また、本発明モールド構造体は、熱硬化性樹脂は不飽和ポリエステルである。これにより、モールド樹脂の熱伝導率を向上できるとともに、無機充填剤を十分に混錬できる。
また、本発明モールド構造体は、モールド樹脂に湿潤分散剤に加えてシランカップリング剤を含む。これにより、無機充填剤の分散性を、さらに高めることができる。
また、本発明のモータは、上記モールド樹脂により少なくとも鉄芯コアに巻かれた電磁コイルがモールド成形されたモールド構造体を備える。これにより、難燃性の高い、安全な、高出力の小型・薄型モータを実現できる。
本発明は、高い安全性や信頼性が要求されるモールド樹脂で形成されるモールド構造体や、特にモールド構造体を用いる小型化、高出力化が望まれるモータなどの技術分野に有用である。
1 固定子
1a 鉄芯コア
1b,1c 端面側
2 巻線
3 モールド構造体
4 駆動回路
5a,5b 軸受
6 ロータ
7 永久磁石
8 シャフト
9 ブラケット
10 最薄部

Claims (7)

  1. 少なくとも熱硬化性樹脂と、電気絶縁性を有し、少なくとも金属水和物を含有する無機充填剤と、分散剤とから構成されるモールド樹脂で形成されるモールド構造体。
  2. 前記分散剤は、湿潤分散剤である請求項1に記載のモールド構造体。
  3. 前記湿潤分散剤の添加量が、前記無機充填剤の重量に対して0.5%から2%である請求項2に記載のモールド構造体。

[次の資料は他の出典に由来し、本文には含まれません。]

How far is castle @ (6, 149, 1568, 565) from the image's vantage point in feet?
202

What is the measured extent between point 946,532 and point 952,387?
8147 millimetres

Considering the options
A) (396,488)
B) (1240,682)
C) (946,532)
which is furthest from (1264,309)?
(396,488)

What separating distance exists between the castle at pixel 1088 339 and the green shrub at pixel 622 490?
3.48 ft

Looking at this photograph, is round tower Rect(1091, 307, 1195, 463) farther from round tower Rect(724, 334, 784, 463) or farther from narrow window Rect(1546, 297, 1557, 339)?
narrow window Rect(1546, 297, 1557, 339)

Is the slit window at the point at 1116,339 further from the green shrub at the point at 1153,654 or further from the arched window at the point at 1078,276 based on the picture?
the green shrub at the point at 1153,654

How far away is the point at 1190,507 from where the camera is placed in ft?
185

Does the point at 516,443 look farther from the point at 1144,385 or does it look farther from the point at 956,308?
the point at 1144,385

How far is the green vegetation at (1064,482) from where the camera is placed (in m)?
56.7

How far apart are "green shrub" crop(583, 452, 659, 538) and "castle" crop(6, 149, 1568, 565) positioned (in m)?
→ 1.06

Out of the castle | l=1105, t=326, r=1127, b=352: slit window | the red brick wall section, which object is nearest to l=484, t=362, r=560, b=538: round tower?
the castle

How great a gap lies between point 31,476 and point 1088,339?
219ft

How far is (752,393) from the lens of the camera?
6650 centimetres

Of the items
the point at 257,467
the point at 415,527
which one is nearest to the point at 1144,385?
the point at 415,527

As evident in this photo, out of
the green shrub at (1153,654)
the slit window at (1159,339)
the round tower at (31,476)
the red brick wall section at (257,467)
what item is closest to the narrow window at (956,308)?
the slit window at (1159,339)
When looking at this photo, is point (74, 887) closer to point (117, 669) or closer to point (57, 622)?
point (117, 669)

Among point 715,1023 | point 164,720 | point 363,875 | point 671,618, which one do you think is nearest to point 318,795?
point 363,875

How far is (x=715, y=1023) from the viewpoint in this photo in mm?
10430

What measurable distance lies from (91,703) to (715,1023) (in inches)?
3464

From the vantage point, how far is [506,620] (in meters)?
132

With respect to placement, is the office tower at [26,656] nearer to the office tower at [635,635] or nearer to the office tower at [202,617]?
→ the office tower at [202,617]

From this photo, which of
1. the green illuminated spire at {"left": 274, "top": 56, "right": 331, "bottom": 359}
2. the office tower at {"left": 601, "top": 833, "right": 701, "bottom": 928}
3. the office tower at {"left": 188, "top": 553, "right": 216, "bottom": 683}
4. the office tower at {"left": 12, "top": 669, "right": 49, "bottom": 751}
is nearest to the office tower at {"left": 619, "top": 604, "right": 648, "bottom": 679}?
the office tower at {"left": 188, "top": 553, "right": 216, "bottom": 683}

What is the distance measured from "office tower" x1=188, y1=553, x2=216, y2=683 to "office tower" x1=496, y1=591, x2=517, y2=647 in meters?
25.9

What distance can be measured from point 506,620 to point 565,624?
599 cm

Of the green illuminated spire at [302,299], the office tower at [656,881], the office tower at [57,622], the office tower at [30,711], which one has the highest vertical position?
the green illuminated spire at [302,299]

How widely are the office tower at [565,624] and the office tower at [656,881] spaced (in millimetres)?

  4. 前記無機充填剤の含有量は、前記モールド樹脂の総含有量の2倍以上である請求項1に記載のモールド構造体。
  5. 前記熱硬化性樹脂は不飽和ポリエステルである請求項1に記載のモールド構造体。
  6. 前記モールド樹脂に湿潤分散剤に加えてシランカップリング剤を含む請求項2に記載のモールド構造体。
  7. 請求項1から請求項6のいずれか1項に記載のモールド樹脂により少なくとも鉄芯コアに巻かれた電磁コイルがモールド成形されたモールド構造体を備えるモータ。